Adrenocortical carcinoma (AC) is a rare neoplasm with poor prognosis. Medical treatment of AC is actually based on the use of opDDD (mitotane) with or without traditional chemotherapeutic agents. Only very few information are available about the effectiveness of somatostatin analogs in AC. In human adrenal gland the expression of all five somatostatin receptor (SSTR) subtypes was previously demonstrated. A differential expression was shown in adrenal adenomas and carcinomas.
SOM230 is a new somatostatin analog able to interact with SSTR type 5. The effect of SOM230 on cell proliferation and hormone secretion was demonstrated in corticotroph pituitary adenomas primary cultures, but no data are available on adrenal gland.
The aim of the present study was to evaluate the effect of SOM230 on H295R, a human cell line derived from adrenal carcinoma. Cell proliferation was assessed by MTT-assay, whereas cortisol secretion was determined, with and without forskolin stimulation, using a competitive chemiluminescence immunoassay. Moreover, SSTR expression profile study was performed by RT-PCR.

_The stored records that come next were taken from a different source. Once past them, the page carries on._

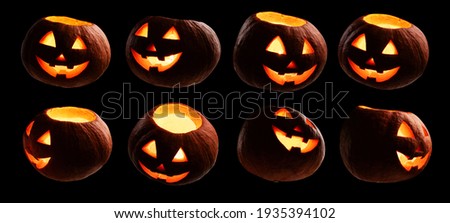 A set of glowing pumpkins. Isolated on a black background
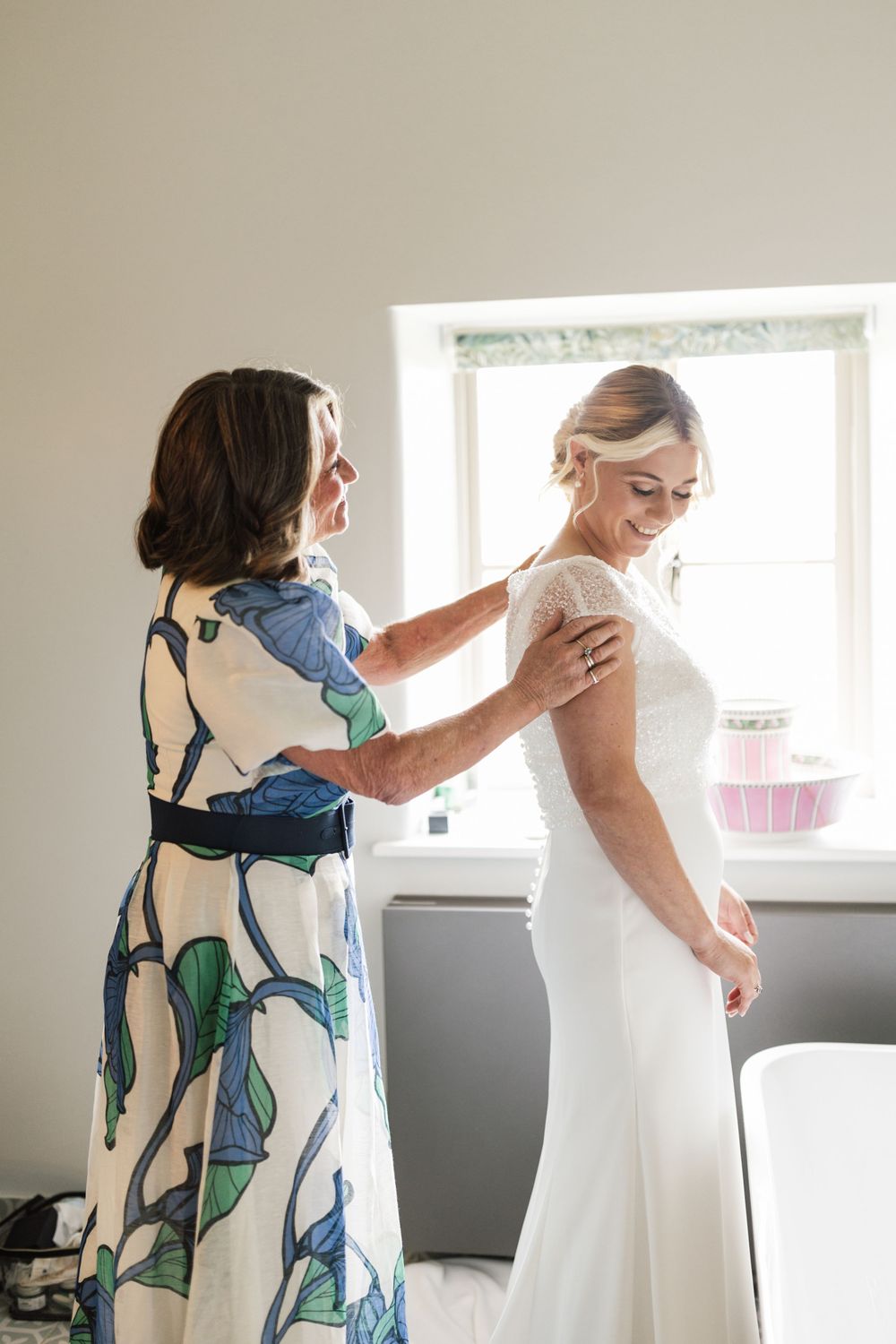 Wedding dress fitting session showing final adjustments being made to a white gown.
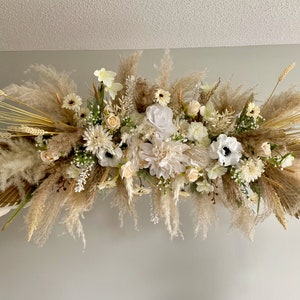 May include: A white and cream floral arrangement with pampas grass and dried wheat. The arrangement is hanging from a wooden archway.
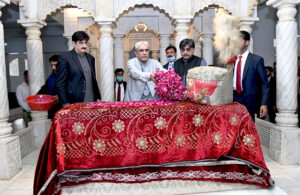 President Asif Ali Zardari showering flowers on the grave of Shaheed Mohtarma Benazir Bhutto at Garhi Khuda Bakhsh Bhutto.
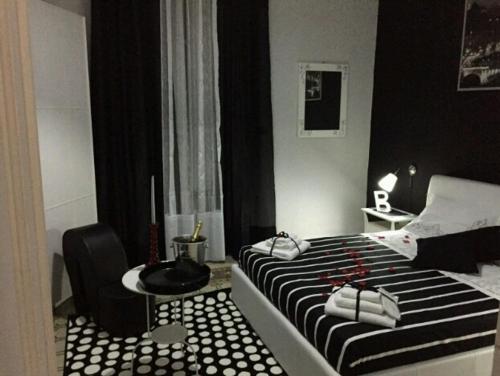 a black and white bedroom with a bed and a chair at Alba Camere in Palermo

SSTR 3, 4 and 5 were expressed in H295R cells, whereas no expression of SSTR1 and 2 was shown instead. The effect of SOM230 on H295R was determined in a 5 days treatment. A slight decrease of cell proliferation (11.4%) was observed after 72 h of treatment with a high dose of SOM230 (10−5M). At the same high dose (10−5M) SOM230 significantly (P<0.05) inhibits cortisol secretion already after 24 h. A lower concentration of the drug (10−8M) is effective only after 72 h of treatment.
These preliminary data show that SOM230 seems to have an effect on adrenal cell proliferation only at high dose, while a significant dose dependent effect on suppression on cortisol release was observed at 72 h also at low doses. Further studies are required to determine if SOM230 might be used for treatment of patients with AC.